O'Reilly on Coerced Confessions 

Well, this just happened.

Tired of the spin I was getting from mainstream newscasts, I decided to flip to The O'Reilly Factor during commercials on The Daily Show. During the first segment, O'Reilly was "interviewing" a guest about Durbin's comments - when I say "interview", I of course mean that O'Reilly was ranting and raving about how Durbin's comments hurt America's image abroad and endanger our troops.

When I flipped back, O'Reilly was doing an interview with Judge Napolitano about the murder in Aruba. It was actually a fairly rational discussion about criminal procedure under the Aruban system, and differences between that system and our system. Now, I may have accidentally switched back to The Daily Show, but I'm pretty sure the following exchange took place (paraphrased by me, of course, until I can find a transcript):
O'Reilly: Now, tell me... how long can they detain these suspects for?

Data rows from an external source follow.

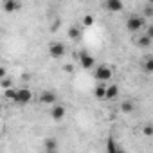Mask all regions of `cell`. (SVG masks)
Segmentation results:
<instances>
[{"label":"cell","instance_id":"25","mask_svg":"<svg viewBox=\"0 0 153 153\" xmlns=\"http://www.w3.org/2000/svg\"><path fill=\"white\" fill-rule=\"evenodd\" d=\"M65 70H67V72H72V70H74V67H72V65H65Z\"/></svg>","mask_w":153,"mask_h":153},{"label":"cell","instance_id":"7","mask_svg":"<svg viewBox=\"0 0 153 153\" xmlns=\"http://www.w3.org/2000/svg\"><path fill=\"white\" fill-rule=\"evenodd\" d=\"M67 115V108L63 106V105H52L51 106V117H52V121H56V123H59V121H63V117Z\"/></svg>","mask_w":153,"mask_h":153},{"label":"cell","instance_id":"17","mask_svg":"<svg viewBox=\"0 0 153 153\" xmlns=\"http://www.w3.org/2000/svg\"><path fill=\"white\" fill-rule=\"evenodd\" d=\"M144 72L146 74H151L153 72V56L151 54H148L146 59H144Z\"/></svg>","mask_w":153,"mask_h":153},{"label":"cell","instance_id":"16","mask_svg":"<svg viewBox=\"0 0 153 153\" xmlns=\"http://www.w3.org/2000/svg\"><path fill=\"white\" fill-rule=\"evenodd\" d=\"M56 148H58L56 139H45V149H47V153H56Z\"/></svg>","mask_w":153,"mask_h":153},{"label":"cell","instance_id":"11","mask_svg":"<svg viewBox=\"0 0 153 153\" xmlns=\"http://www.w3.org/2000/svg\"><path fill=\"white\" fill-rule=\"evenodd\" d=\"M2 9L11 15V13L20 9V2H16V0H4V2H2Z\"/></svg>","mask_w":153,"mask_h":153},{"label":"cell","instance_id":"8","mask_svg":"<svg viewBox=\"0 0 153 153\" xmlns=\"http://www.w3.org/2000/svg\"><path fill=\"white\" fill-rule=\"evenodd\" d=\"M105 7L110 11V13H121L124 9V4L121 0H106L105 2Z\"/></svg>","mask_w":153,"mask_h":153},{"label":"cell","instance_id":"9","mask_svg":"<svg viewBox=\"0 0 153 153\" xmlns=\"http://www.w3.org/2000/svg\"><path fill=\"white\" fill-rule=\"evenodd\" d=\"M117 96H119V85H115V83L106 85V88H105V99L112 101V99H115Z\"/></svg>","mask_w":153,"mask_h":153},{"label":"cell","instance_id":"13","mask_svg":"<svg viewBox=\"0 0 153 153\" xmlns=\"http://www.w3.org/2000/svg\"><path fill=\"white\" fill-rule=\"evenodd\" d=\"M106 153H121V149H119V146H117L114 137L106 139Z\"/></svg>","mask_w":153,"mask_h":153},{"label":"cell","instance_id":"3","mask_svg":"<svg viewBox=\"0 0 153 153\" xmlns=\"http://www.w3.org/2000/svg\"><path fill=\"white\" fill-rule=\"evenodd\" d=\"M33 101V92H31V88H27V87H22V88H18L16 90V96H15V105H18V106H25V105H29Z\"/></svg>","mask_w":153,"mask_h":153},{"label":"cell","instance_id":"20","mask_svg":"<svg viewBox=\"0 0 153 153\" xmlns=\"http://www.w3.org/2000/svg\"><path fill=\"white\" fill-rule=\"evenodd\" d=\"M15 96H16V88H7V90H4V97H6L7 101H15Z\"/></svg>","mask_w":153,"mask_h":153},{"label":"cell","instance_id":"23","mask_svg":"<svg viewBox=\"0 0 153 153\" xmlns=\"http://www.w3.org/2000/svg\"><path fill=\"white\" fill-rule=\"evenodd\" d=\"M148 38H151L153 40V25H149V27H146V33H144Z\"/></svg>","mask_w":153,"mask_h":153},{"label":"cell","instance_id":"5","mask_svg":"<svg viewBox=\"0 0 153 153\" xmlns=\"http://www.w3.org/2000/svg\"><path fill=\"white\" fill-rule=\"evenodd\" d=\"M79 65H81V68L90 70V68H94V67H96V58H94L90 52L81 51V52H79Z\"/></svg>","mask_w":153,"mask_h":153},{"label":"cell","instance_id":"15","mask_svg":"<svg viewBox=\"0 0 153 153\" xmlns=\"http://www.w3.org/2000/svg\"><path fill=\"white\" fill-rule=\"evenodd\" d=\"M105 88H106V83H99V85H96V88H94V96H96L97 99H105Z\"/></svg>","mask_w":153,"mask_h":153},{"label":"cell","instance_id":"2","mask_svg":"<svg viewBox=\"0 0 153 153\" xmlns=\"http://www.w3.org/2000/svg\"><path fill=\"white\" fill-rule=\"evenodd\" d=\"M146 27V20L140 16V15H131V16H128V20H126V29L130 31V33H139V31H142Z\"/></svg>","mask_w":153,"mask_h":153},{"label":"cell","instance_id":"1","mask_svg":"<svg viewBox=\"0 0 153 153\" xmlns=\"http://www.w3.org/2000/svg\"><path fill=\"white\" fill-rule=\"evenodd\" d=\"M112 76H114V70H112V67H108V65H97V67L94 68V78H96L99 83L110 81Z\"/></svg>","mask_w":153,"mask_h":153},{"label":"cell","instance_id":"21","mask_svg":"<svg viewBox=\"0 0 153 153\" xmlns=\"http://www.w3.org/2000/svg\"><path fill=\"white\" fill-rule=\"evenodd\" d=\"M151 15H153V6H151V4H148V6H146V7H144V13H142V15H140V16H142V18H144V20H146V18H149V16H151Z\"/></svg>","mask_w":153,"mask_h":153},{"label":"cell","instance_id":"6","mask_svg":"<svg viewBox=\"0 0 153 153\" xmlns=\"http://www.w3.org/2000/svg\"><path fill=\"white\" fill-rule=\"evenodd\" d=\"M38 101L42 103V105H56V101H58V94L54 92V90H43L40 96H38Z\"/></svg>","mask_w":153,"mask_h":153},{"label":"cell","instance_id":"12","mask_svg":"<svg viewBox=\"0 0 153 153\" xmlns=\"http://www.w3.org/2000/svg\"><path fill=\"white\" fill-rule=\"evenodd\" d=\"M151 43H153V40H151V38H148L146 34H142V36H139V38L135 40V45H137V47H140V49H148Z\"/></svg>","mask_w":153,"mask_h":153},{"label":"cell","instance_id":"4","mask_svg":"<svg viewBox=\"0 0 153 153\" xmlns=\"http://www.w3.org/2000/svg\"><path fill=\"white\" fill-rule=\"evenodd\" d=\"M65 52H67V47H65L63 42H51V43H49V54H51L54 59L63 58Z\"/></svg>","mask_w":153,"mask_h":153},{"label":"cell","instance_id":"26","mask_svg":"<svg viewBox=\"0 0 153 153\" xmlns=\"http://www.w3.org/2000/svg\"><path fill=\"white\" fill-rule=\"evenodd\" d=\"M0 112H2V106H0Z\"/></svg>","mask_w":153,"mask_h":153},{"label":"cell","instance_id":"14","mask_svg":"<svg viewBox=\"0 0 153 153\" xmlns=\"http://www.w3.org/2000/svg\"><path fill=\"white\" fill-rule=\"evenodd\" d=\"M121 112H124V114H131L133 110H135V105H133V101H130V99H124L123 103H121Z\"/></svg>","mask_w":153,"mask_h":153},{"label":"cell","instance_id":"19","mask_svg":"<svg viewBox=\"0 0 153 153\" xmlns=\"http://www.w3.org/2000/svg\"><path fill=\"white\" fill-rule=\"evenodd\" d=\"M0 87H2L4 90H7V88H13V79L9 78V76H6L4 79H0Z\"/></svg>","mask_w":153,"mask_h":153},{"label":"cell","instance_id":"24","mask_svg":"<svg viewBox=\"0 0 153 153\" xmlns=\"http://www.w3.org/2000/svg\"><path fill=\"white\" fill-rule=\"evenodd\" d=\"M6 76H7V68L6 67H0V79H4Z\"/></svg>","mask_w":153,"mask_h":153},{"label":"cell","instance_id":"10","mask_svg":"<svg viewBox=\"0 0 153 153\" xmlns=\"http://www.w3.org/2000/svg\"><path fill=\"white\" fill-rule=\"evenodd\" d=\"M81 34H83V29H81L79 25H72V27H68V29H67V36H68L72 42L81 40Z\"/></svg>","mask_w":153,"mask_h":153},{"label":"cell","instance_id":"18","mask_svg":"<svg viewBox=\"0 0 153 153\" xmlns=\"http://www.w3.org/2000/svg\"><path fill=\"white\" fill-rule=\"evenodd\" d=\"M94 24H96L94 15H85V16H83V20H81V27H92Z\"/></svg>","mask_w":153,"mask_h":153},{"label":"cell","instance_id":"22","mask_svg":"<svg viewBox=\"0 0 153 153\" xmlns=\"http://www.w3.org/2000/svg\"><path fill=\"white\" fill-rule=\"evenodd\" d=\"M142 133H144L146 137H151V135H153V126H151V124H144Z\"/></svg>","mask_w":153,"mask_h":153}]
</instances>
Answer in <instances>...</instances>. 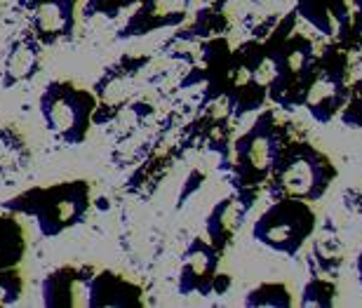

Judge: Well, now, they can detain them a long time without filing charges, and that's something that's not just different than America, it's anti-American.

O'Reilly: Why do they do that?

Judge: That's how they do it in many European countries. They do it to break them down. Sure, they have a right to remain silent, but if they're in jail long enough, they'll eventually just tell the police what they think they want to here.

O'Reilly: But that confession would be coereced!

Judge: We'll see.
Yeah, convicting people on the basis of confessions that are coerced is pretty bad, something we'd expect to be "done by Nazis, Soviets in their gulags or some mad regime--Pol Pot or others--that had no concern for human beings."